Clustering of DESI galaxies split by thermal Sunyaev-Zeldovich effect
M. Rashkovetskyi, D. J. Eisenstein, J. Aguilar, S. Ahlen, A. Anand, D. Bianchi, D. Brooks, F. J. Castander, T. Claybaugh, A. Cuceu, K. S. Dawson, A. de la Macorra, Arjun Dey, P. Doel, S. Ferraro, A. Font-Ribera, J. E. Forero-Romero, E. Gaztañaga, G. Gutierrez, H. K. Herrera-Alcantar, K. Honscheid, C. Howlett, M. Ishak, R. Joyce, R. Kehoe, T. Kisner, A. Kremin, O. Lahav, A. Lambert, M. Landriau, M. Manera, R. Miquel, E. Mueller, S. Nadathur, N. Palanque-Delabrouille, W. J. Percival, F. Prada, I. Pérez-Ràfols, A. J. Ross, G. Rossi, E. Sanchez, D. Schlegel, M. Schubnell, J. Silber, D. Sprayberry, G. Tarlé, B. A. Weaver, R. Zhou, H. Zou
TL;DR
This work introduces a novel approach to cosmology by splitting DESI galaxies according to the tSZ signal in ACT DR6 maps, thereby probing different environmental densities and biases. The authors find that galaxies in higher tSZ SNR bins exhibit stronger large-scale clustering (higher bias) and larger line-of-sight velocity dispersions, even below the traditional SZ cluster-detection threshold. A simple simulation-based toy model is developed to reproduce the qualitative trends and test robustness against variations in the galaxy-halo connection, suggesting the tSZ-split clustering signal is fairly resilient to HOD choices.

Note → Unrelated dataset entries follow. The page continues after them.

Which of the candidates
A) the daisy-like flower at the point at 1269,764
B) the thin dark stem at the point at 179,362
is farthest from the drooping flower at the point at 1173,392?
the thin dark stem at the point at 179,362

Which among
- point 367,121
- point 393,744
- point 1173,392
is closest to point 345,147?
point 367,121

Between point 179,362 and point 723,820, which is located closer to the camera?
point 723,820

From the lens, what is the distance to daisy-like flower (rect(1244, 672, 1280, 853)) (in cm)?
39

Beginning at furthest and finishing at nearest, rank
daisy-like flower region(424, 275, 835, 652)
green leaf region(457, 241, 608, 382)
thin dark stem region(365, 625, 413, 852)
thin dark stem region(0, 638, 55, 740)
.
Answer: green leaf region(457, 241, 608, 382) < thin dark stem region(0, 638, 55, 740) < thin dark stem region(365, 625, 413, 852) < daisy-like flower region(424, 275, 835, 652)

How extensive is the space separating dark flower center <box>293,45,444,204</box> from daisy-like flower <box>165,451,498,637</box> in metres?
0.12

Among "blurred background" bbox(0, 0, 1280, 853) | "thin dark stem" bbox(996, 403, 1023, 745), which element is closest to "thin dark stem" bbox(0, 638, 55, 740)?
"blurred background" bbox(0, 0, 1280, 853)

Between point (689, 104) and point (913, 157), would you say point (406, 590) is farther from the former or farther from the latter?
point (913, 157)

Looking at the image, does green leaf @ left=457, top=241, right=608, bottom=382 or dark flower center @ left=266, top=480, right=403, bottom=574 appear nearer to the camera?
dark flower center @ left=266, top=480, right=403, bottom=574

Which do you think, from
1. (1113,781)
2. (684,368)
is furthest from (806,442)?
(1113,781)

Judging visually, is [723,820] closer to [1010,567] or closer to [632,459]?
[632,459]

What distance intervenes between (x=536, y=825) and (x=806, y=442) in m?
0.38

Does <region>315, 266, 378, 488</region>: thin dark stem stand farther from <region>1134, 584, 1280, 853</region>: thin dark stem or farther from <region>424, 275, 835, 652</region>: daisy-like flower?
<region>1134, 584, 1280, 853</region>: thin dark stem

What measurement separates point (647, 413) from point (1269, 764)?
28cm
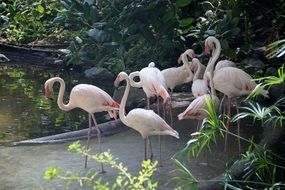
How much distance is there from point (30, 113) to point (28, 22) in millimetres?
6903

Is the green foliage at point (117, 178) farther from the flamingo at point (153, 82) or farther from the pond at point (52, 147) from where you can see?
the flamingo at point (153, 82)

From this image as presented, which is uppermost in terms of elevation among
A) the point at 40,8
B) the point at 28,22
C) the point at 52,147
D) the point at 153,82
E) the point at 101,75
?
the point at 40,8

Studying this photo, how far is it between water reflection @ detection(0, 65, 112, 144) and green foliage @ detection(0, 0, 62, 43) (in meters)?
3.33

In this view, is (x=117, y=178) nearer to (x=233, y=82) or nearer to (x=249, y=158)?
(x=249, y=158)

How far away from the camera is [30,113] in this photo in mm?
7824

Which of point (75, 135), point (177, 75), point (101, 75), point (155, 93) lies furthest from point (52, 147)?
point (101, 75)

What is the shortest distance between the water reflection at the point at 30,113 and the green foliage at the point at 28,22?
10.9ft

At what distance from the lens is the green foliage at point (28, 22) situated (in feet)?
45.2

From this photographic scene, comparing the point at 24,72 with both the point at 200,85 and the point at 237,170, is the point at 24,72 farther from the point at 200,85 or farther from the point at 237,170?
the point at 237,170

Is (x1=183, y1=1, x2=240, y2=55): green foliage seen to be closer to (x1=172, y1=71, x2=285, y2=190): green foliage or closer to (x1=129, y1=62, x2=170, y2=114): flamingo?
(x1=129, y1=62, x2=170, y2=114): flamingo

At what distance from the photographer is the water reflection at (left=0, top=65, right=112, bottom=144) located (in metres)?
6.99

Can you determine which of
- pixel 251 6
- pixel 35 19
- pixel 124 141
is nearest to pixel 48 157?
pixel 124 141

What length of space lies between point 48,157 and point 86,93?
0.77m

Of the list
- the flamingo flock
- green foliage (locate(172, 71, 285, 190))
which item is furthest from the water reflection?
green foliage (locate(172, 71, 285, 190))
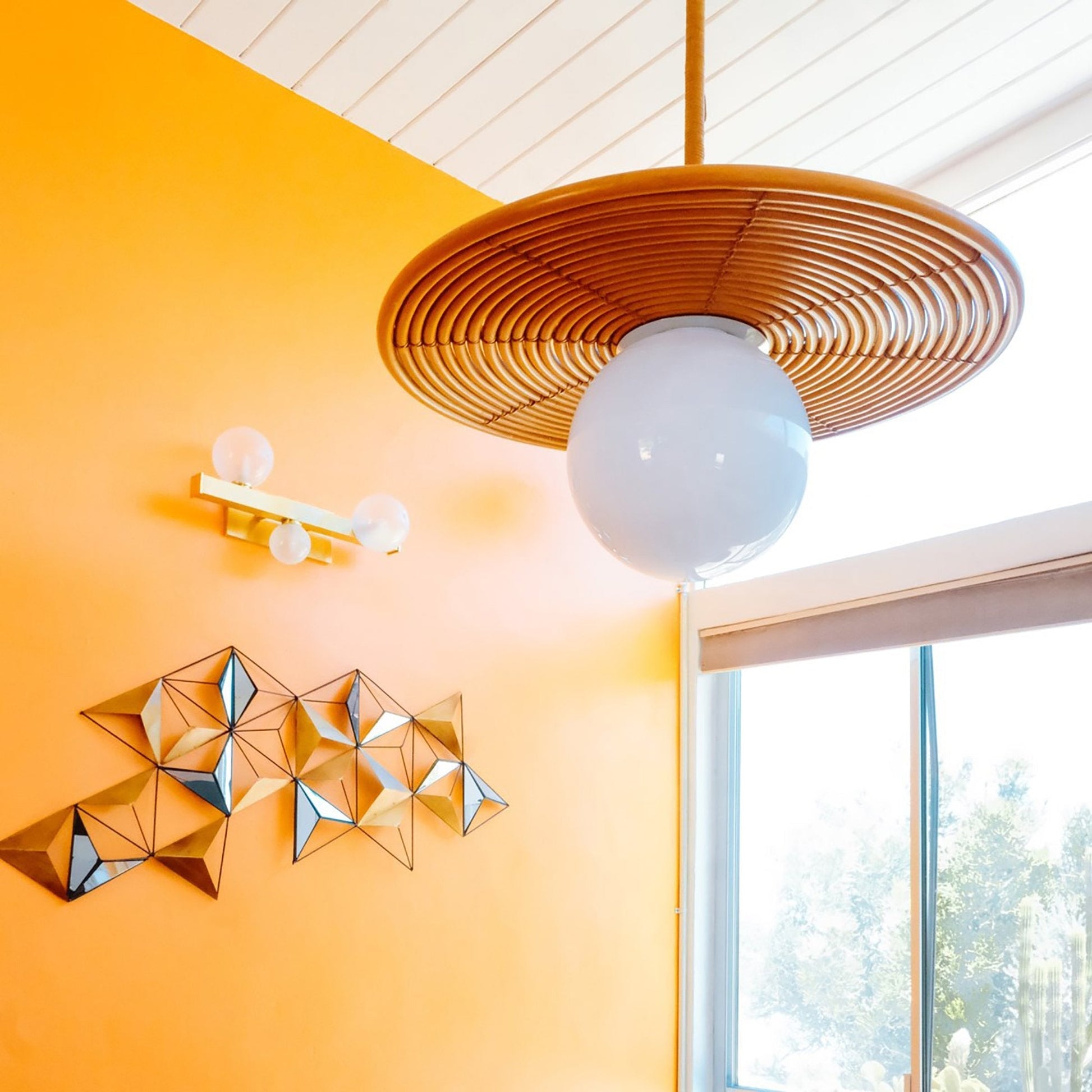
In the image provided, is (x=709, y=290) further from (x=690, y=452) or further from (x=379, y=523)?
(x=379, y=523)

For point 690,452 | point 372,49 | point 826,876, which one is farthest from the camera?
point 826,876

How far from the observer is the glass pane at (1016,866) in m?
2.54

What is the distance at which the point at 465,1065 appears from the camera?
2.64 metres

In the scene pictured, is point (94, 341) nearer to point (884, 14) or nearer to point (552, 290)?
point (552, 290)

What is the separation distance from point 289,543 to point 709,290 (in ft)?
4.65

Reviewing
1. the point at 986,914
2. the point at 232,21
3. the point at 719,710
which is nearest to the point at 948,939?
the point at 986,914

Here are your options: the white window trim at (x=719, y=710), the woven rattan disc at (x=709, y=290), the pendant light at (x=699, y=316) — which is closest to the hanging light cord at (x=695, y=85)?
the pendant light at (x=699, y=316)

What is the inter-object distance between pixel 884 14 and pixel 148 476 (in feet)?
6.21

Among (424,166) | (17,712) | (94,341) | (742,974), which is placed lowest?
(742,974)

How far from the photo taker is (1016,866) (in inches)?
105

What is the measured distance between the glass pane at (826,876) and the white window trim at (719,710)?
7 centimetres

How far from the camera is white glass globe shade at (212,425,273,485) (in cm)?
231

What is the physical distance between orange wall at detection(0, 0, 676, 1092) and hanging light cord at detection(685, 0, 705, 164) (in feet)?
5.01

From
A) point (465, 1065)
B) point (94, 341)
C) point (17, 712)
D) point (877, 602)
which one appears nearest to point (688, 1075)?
point (465, 1065)
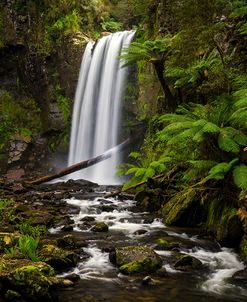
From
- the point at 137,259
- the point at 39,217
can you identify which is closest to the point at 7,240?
the point at 137,259

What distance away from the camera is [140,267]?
18.1ft

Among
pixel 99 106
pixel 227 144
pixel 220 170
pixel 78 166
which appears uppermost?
pixel 99 106

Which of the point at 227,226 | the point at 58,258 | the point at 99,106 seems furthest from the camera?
the point at 99,106

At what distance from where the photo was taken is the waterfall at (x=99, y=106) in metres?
17.8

The study demonstrates that valuable cosmological information resides in the low-SNR tail of the tSZ map and outlines a path toward semi-analytical modeling and future joint analyses with next-generation CMB experiments (e.g., SO, CMB-S4) and DESI data to tighten cosmological constraints.
Abstract
The thermal Sunyaev-Zeldovich (tSZ) effect is associated with galaxy clusters - extremely large and dense structures tracing the dark matter with a higher bias than isolated galaxies. We propose to use the tSZ data to separate galaxies from redshift surveys into distinct subpopulations corresponding to different densities and biases independently of the redshift survey systematics. Leveraging the information from different environments, as in density-split and density-marked clustering, is known to tighten the constraints on cosmological parameters, like $Ω_m$, $σ_8$ and neutrino mass. We use data from the Dark Energy Spectroscopic Instrument (DESI) and the Atacama Cosmology Telescope (ACT) in their region of overlap to demonstrate informative tSZ splitting of Luminous Red Galaxies (LRGs). We discover a significant increase in the large-scale clustering of DESI LRGs corresponding to detections starting from 1-2 sigma in the ACT DR6 + Planck tSZ Compton-$y$ map, below the cluster candidate threshold (4 sigma). We also find that such galaxies have higher line-of-sight coordinate (and velocity) dispersions and a higher number of close neighbors than both the full sample and near-zero tSZ regions. We produce simple simulations of tSZ maps that are intrinsically consistent with galaxy catalogs and do not include systematic effects, and find a similar pattern of large-scale clustering enhancement with tSZ effect significance. Moreover, we observe that this relative bias pattern remains largely unchanged with variations in the galaxy-halo connection model in our simulations. This is promising for future cosmological inference from tSZ-split clustering with semi-analytical models. Thus, we demonstrate that valuable cosmological information is present in the lower signal-to-noise regions of the thermal Sunyaev-Zeldovich map, extending far beyond the individual cluster candidates.